Selected excerpt ::
23. The method according to claim 10, wherein in the obtaining step, the second sensor senses the first parameter, the second sensor outputs being less accurate than the corresponding first sensor outputs.
24. The method according to claim 23, further comprising the steps of inputting to the neural network an output of the second sensor after the training step, and the neural network in response to the inputting step determining a corresponding output of the first sensor, the determined first sensor output having greater accuracy than the second sensor output.
25. The method according to claim 10, wherein in the obtaining step, the second sensor senses the first parameter, the second sensor outputs having less resolution than the corresponding first sensor outputs.
26. The method according to claim 25, further comprising the steps of inputting to the neural network an output of the second sensor after the training step, and the neural network in response to the inputting step determining a corresponding output of the first sensor, the determined first sensor output having greater resolution than the second sensor output.
27. The method according to claim 10, wherein in the obtaining step, the second sensor is disposed in a shallower portion of the well than the first sensor.
28. The method according to claim 27, wherein in the obtaining step, the second sensor is disposed below a portion of the well affected by surface temperature.

Provided information ::

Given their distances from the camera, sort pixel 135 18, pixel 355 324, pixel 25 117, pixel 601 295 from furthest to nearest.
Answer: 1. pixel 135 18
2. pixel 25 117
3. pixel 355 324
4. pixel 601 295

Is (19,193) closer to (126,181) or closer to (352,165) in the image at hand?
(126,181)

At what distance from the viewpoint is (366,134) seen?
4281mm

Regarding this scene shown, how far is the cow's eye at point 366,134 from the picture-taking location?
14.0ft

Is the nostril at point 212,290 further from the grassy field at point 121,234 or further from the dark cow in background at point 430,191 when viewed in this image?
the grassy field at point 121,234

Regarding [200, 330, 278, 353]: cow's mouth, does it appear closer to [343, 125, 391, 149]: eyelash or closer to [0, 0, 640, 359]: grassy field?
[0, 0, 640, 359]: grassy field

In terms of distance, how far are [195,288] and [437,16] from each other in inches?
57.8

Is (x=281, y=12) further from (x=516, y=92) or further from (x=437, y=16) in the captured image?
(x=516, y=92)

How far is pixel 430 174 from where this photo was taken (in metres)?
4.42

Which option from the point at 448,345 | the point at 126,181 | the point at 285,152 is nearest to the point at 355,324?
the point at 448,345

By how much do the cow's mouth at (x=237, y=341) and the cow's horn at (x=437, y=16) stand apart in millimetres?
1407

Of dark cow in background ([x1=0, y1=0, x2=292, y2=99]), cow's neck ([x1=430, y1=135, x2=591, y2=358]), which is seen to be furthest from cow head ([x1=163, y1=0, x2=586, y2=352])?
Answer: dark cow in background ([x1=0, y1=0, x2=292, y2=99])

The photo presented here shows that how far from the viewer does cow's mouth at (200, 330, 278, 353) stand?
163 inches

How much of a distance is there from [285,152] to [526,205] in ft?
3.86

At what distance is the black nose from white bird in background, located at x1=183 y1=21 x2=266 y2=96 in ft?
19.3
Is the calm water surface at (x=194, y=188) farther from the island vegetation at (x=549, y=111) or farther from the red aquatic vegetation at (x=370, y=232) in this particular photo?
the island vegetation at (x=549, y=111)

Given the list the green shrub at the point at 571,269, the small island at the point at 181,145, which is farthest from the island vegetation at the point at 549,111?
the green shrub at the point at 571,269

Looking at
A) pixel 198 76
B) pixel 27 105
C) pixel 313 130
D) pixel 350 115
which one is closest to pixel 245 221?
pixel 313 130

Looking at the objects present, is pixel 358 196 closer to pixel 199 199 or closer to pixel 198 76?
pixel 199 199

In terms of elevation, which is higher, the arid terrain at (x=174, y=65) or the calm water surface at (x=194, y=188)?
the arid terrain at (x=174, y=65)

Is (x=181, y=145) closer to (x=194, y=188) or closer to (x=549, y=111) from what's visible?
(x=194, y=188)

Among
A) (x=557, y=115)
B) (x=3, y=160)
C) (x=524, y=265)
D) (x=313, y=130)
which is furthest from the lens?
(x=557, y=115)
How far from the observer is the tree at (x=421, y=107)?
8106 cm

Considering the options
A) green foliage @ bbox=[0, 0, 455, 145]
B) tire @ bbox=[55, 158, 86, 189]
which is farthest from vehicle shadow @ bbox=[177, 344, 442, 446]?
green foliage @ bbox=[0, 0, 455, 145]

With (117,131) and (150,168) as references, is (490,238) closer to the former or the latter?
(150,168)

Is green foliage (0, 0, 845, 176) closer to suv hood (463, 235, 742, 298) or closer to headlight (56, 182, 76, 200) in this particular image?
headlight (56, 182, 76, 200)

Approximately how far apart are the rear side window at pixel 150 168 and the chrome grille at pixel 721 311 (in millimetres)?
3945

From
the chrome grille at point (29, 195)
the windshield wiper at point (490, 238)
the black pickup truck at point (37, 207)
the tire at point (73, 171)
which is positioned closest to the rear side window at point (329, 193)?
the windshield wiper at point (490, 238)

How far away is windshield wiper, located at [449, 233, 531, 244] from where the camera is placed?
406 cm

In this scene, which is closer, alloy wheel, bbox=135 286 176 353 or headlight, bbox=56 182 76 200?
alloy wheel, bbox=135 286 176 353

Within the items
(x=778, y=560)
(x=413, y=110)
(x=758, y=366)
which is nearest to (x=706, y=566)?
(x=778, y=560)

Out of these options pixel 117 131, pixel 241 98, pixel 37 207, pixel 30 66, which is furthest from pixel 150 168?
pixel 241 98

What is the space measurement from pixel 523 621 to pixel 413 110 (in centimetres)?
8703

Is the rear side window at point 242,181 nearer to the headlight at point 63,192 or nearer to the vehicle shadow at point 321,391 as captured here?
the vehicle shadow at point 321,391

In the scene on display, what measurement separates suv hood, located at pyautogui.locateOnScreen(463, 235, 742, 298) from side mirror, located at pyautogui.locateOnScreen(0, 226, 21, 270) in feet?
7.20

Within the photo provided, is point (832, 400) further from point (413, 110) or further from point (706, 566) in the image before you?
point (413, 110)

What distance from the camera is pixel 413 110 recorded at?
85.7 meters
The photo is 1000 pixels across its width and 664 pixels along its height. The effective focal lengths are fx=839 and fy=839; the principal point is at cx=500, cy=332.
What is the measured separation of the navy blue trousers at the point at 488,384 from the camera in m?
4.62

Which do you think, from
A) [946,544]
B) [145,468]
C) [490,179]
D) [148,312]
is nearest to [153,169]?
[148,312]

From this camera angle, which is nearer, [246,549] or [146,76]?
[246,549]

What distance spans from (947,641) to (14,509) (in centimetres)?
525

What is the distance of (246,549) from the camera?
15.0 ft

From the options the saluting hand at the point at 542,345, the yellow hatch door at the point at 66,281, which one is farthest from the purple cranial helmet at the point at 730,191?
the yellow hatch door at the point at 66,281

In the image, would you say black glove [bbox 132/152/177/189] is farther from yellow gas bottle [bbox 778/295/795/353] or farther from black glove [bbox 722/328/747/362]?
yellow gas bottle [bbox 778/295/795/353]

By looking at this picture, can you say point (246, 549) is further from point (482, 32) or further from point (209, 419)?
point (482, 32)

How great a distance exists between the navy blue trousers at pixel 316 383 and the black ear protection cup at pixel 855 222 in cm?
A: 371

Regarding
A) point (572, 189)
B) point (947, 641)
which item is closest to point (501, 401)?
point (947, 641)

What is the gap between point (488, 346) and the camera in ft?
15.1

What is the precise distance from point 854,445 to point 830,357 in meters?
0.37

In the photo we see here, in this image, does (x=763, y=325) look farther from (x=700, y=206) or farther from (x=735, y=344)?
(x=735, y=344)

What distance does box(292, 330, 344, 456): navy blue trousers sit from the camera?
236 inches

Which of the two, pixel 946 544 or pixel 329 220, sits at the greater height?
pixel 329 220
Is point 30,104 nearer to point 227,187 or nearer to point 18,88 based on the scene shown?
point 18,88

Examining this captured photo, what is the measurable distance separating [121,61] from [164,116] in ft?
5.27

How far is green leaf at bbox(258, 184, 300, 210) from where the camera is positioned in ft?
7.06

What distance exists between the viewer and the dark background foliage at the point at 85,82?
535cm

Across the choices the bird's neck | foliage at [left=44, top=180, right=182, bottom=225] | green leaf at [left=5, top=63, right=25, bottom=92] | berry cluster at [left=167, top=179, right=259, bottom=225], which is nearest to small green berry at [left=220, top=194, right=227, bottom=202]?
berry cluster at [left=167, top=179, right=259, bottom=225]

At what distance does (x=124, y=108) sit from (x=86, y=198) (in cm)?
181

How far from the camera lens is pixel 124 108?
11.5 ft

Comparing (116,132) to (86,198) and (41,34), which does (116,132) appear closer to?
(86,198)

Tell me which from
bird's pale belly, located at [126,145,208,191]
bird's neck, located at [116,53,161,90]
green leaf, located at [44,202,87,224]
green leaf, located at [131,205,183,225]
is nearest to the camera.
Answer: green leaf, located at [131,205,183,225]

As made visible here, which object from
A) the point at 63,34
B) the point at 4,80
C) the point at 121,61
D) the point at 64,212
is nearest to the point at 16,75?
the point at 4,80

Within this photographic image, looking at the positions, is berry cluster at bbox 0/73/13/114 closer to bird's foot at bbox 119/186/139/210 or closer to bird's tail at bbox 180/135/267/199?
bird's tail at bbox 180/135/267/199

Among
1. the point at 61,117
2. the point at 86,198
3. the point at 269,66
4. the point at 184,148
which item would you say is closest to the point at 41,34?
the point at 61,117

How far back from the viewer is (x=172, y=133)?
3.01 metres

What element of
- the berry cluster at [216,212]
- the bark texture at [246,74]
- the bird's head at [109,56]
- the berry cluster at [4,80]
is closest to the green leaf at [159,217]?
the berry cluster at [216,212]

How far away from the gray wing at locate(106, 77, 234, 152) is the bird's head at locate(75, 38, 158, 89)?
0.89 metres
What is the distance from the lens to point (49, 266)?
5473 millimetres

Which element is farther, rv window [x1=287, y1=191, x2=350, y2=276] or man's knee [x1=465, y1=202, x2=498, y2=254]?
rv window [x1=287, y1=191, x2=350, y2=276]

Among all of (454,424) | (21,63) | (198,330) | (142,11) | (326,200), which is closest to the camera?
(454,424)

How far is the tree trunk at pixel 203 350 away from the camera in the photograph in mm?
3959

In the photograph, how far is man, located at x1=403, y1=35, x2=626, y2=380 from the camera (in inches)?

Given instruction 1 :: Reproduce the patent claims from "27. The method" to "by surface temperature.".
Given instruction 2 ::
Answer these questions using the patent claims:
(a) According to claim 25, what do the second sensor outputs have less of than the corresponding first sensor outputs?
(b) Under claim 27, where is the second sensor disposed relative to the first sensor?
(c) Under claim 28, the second sensor is disposed below a portion of the well affected by what?

Reply 1 ::
27. The method according to claim 10, wherein in the obtaining step, the second sensor is disposed in a shallower portion of the well than the first sensor.
28. The method according to claim 27, wherein in the obtaining step, the second sensor is disposed below a portion of the well affected by surface temperature.

Reply 2 ::
(a) Resolution.
(b) In a shallower portion of the well than the first sensor.
(c) Surface temperature.